Übungsaufgaben -
A – Übernehmen Sie aus dem Text zum Treibstoffschnellablass wortgetreu den Abschnitt, der mit „Unser Antrag zu“ beginnt und sich bis einschließlich „während dem Flug.“ erstreckt.
B – Geben Sie den folgenden Satz aus dem Text zum Treibstoffschnellablass auf Englisch wieder: „Dies gilt insbesondere für Fernflüge, bei denen beim Landeanflug in der Regel mehr Kerosin an Bord ist als bei Kurz- oder Mittelstreckenflügen.“

====== Dokumentauszug ======

Unser Antrag zu Gefahren durch Treibstoffschnellablass bei Verkehrsflugzeugen für die Bevölkerung in Baden-Württemberg beschäftigt sich mit Risiken und Schutzmaßnahmen durch die steigende Zahl der Flugbewegungen und dem Ablassen von Treibstoff während dem Flug.

Die hohe und weiter steigende Zahl an Flugbewegungen über Baden-Württemberg birgt auch eine Zunahme der Risiken, die der Flugverkehr für die Bevölkerung mit sich bringt. Insbesondere durch den geplanten Ausbau des Flughafens Zürich-Kloten ist bald von mehr als den heute rund 200.000 Flugbewegungen pro Jahr auszugehen, was zu einer Zunahme der Schadstoffbelastung im Bodenseegebiet führen könnte. Eine Variante der Schadstoffbelastung resultiert aus dem Treibstoffablass bei Flugzeugen in der Luft. Da Flugzeuge beim Landen ein Maximalgewicht nicht überschreiten dürfen, kann im Notfall ein sogenannter Treibstoffschnellablass oder Treibstoffnotablass angezeigt sein, um eine notwendige Gewichtsreduktion zu erreichen. Dies gilt insbesondere für Fernflüge, bei denen beim Landeanflug in der Regel mehr Kerosin an Bord ist als bei Kurz- oder Mittelstreckenflügen. Die mit dem Treibstoffablass einhergehende Schadstoffbelastung der Luft und des Bodens könnte zu Gesundheitsrisiken bei der Bevölkerung führen. Mit dem Antrag soll die Haltung der Landesregierung hierzu sowie zu möglichen Schutzmaßnahmen ermittelt werden.

====== Angezeigte Informationen ======

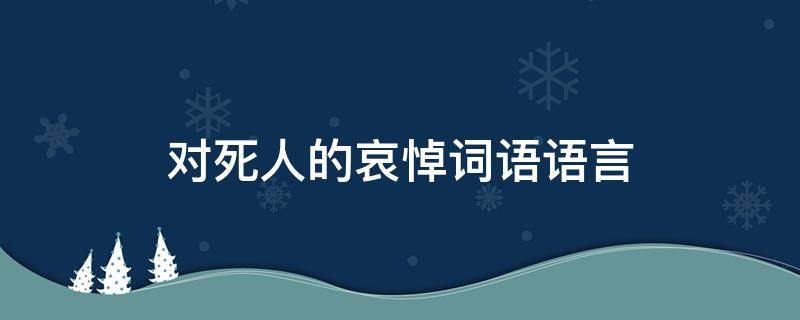 对死人的哀悼词语语言 对死人的哀悼词语语言描写
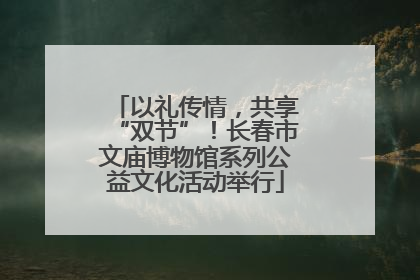 以礼传情，共享“双节”！长春市文庙博物馆系列公益文化活动举行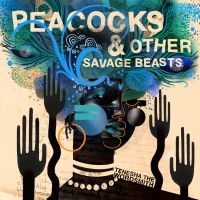 Tenesha The Wordsmith - Peacocks & Other Savage Beasts ryhmässä CD @ Bengans Skivbutik AB (3642517)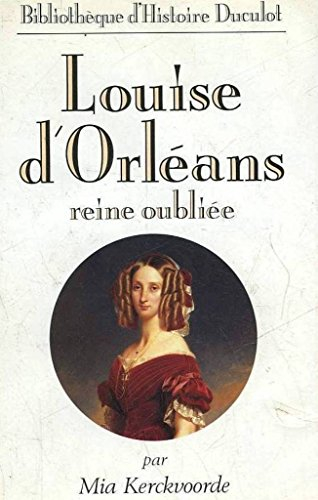 Louise d'Orléans, reine oubliée : 1812-1850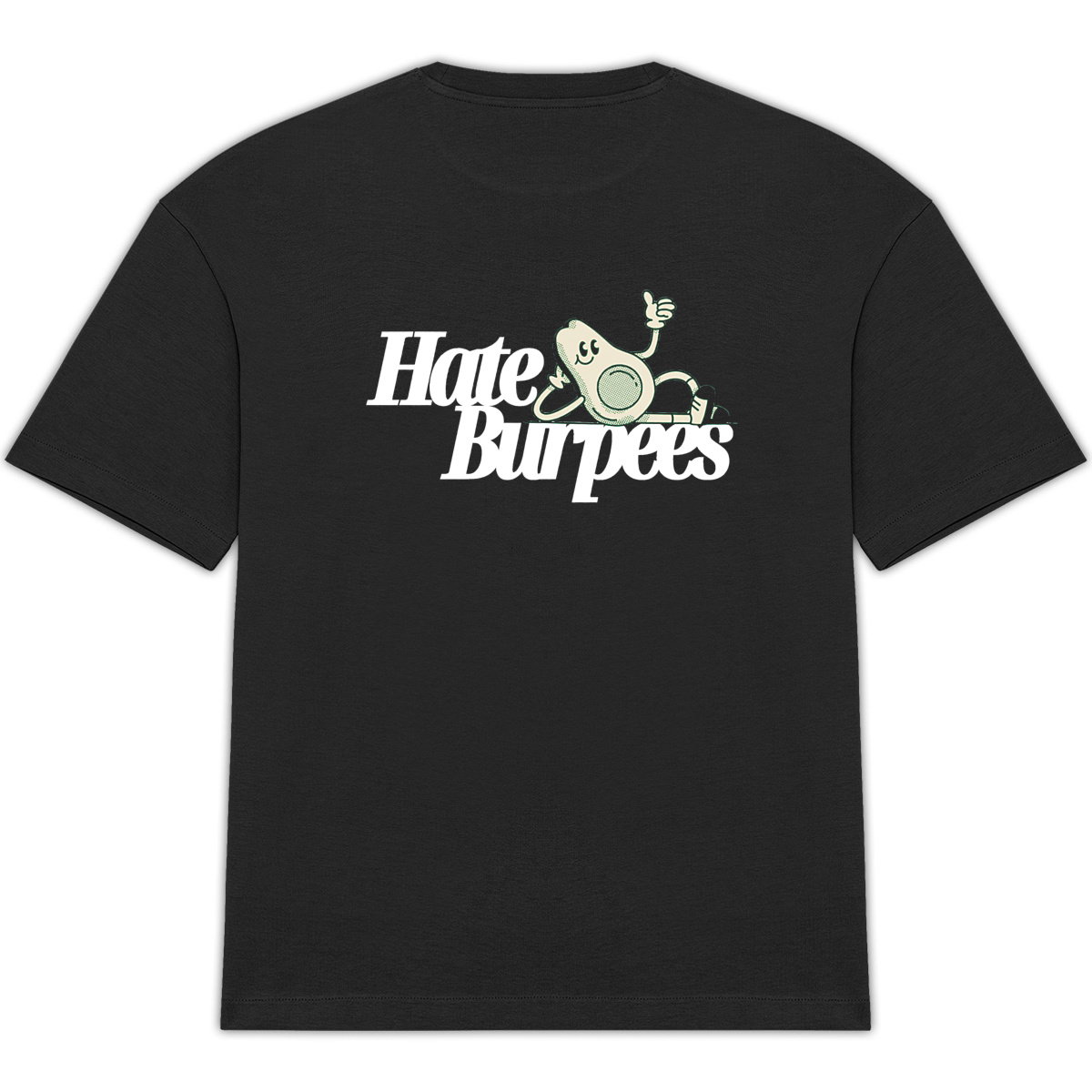 Hate Burpees Oversized Tee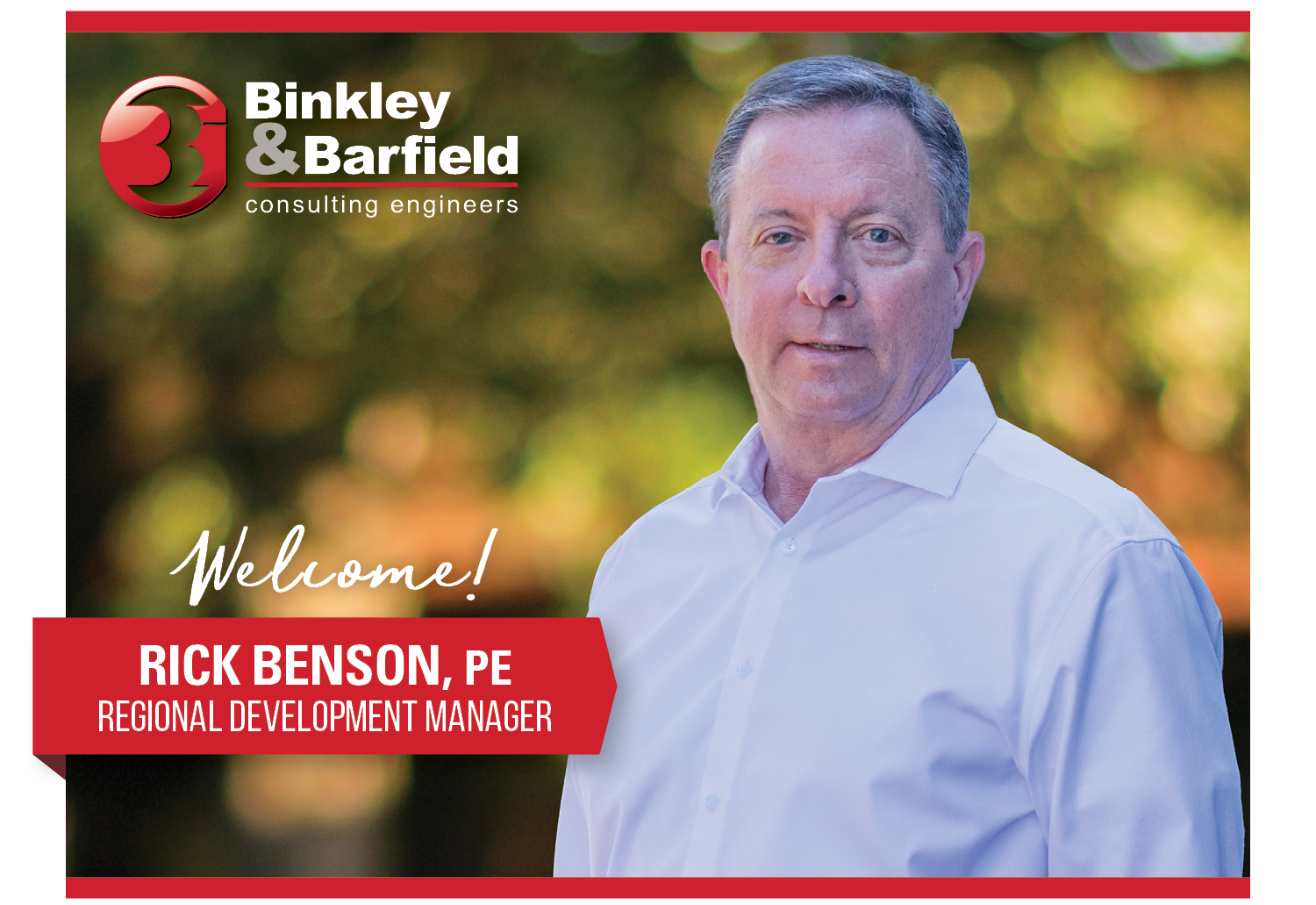 Welcome: Rick Benson, PE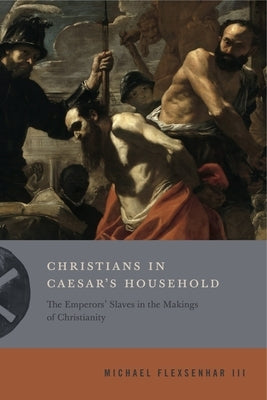 Christians in Caesar's Household: The Emperors' Slaves in the Makings of Christianity by Flexsenhar III, Michael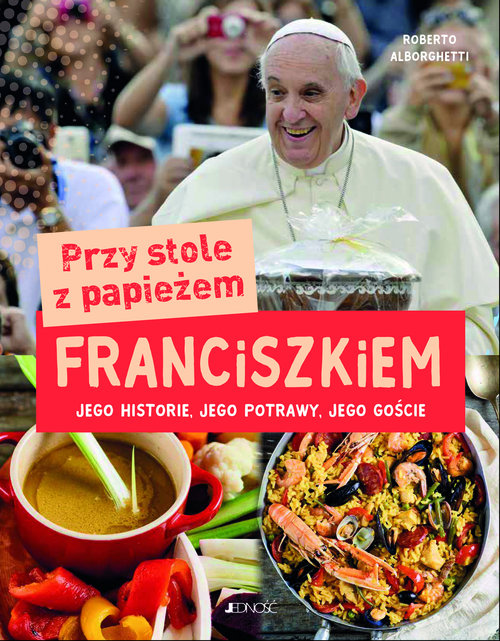 Przy stole z papieżem Franciszkiem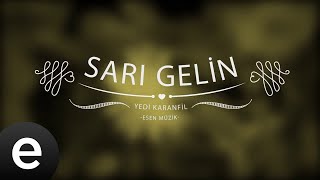 Sarı Gelin (Versiyon 2) - Yedi Karanfil (Seven Cloves) - Official Audio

======

Lösungen der Aufgaben -
A –
Unser Antrag zu Gefahren durch Treibstoffschnellablass bei Verkehrsflugzeugen für die Bevölkerung in Baden-Württemberg beschäftigt sich mit Risiken und Schutzmaßnahmen durch die steigende Zahl der Flugbewegungen und dem Ablassen von Treibstoff während dem Flug.

B – This applies in particular to long-haul flights, which as a rule have more kerosene on board during the landing approach than short- or medium-haul flights.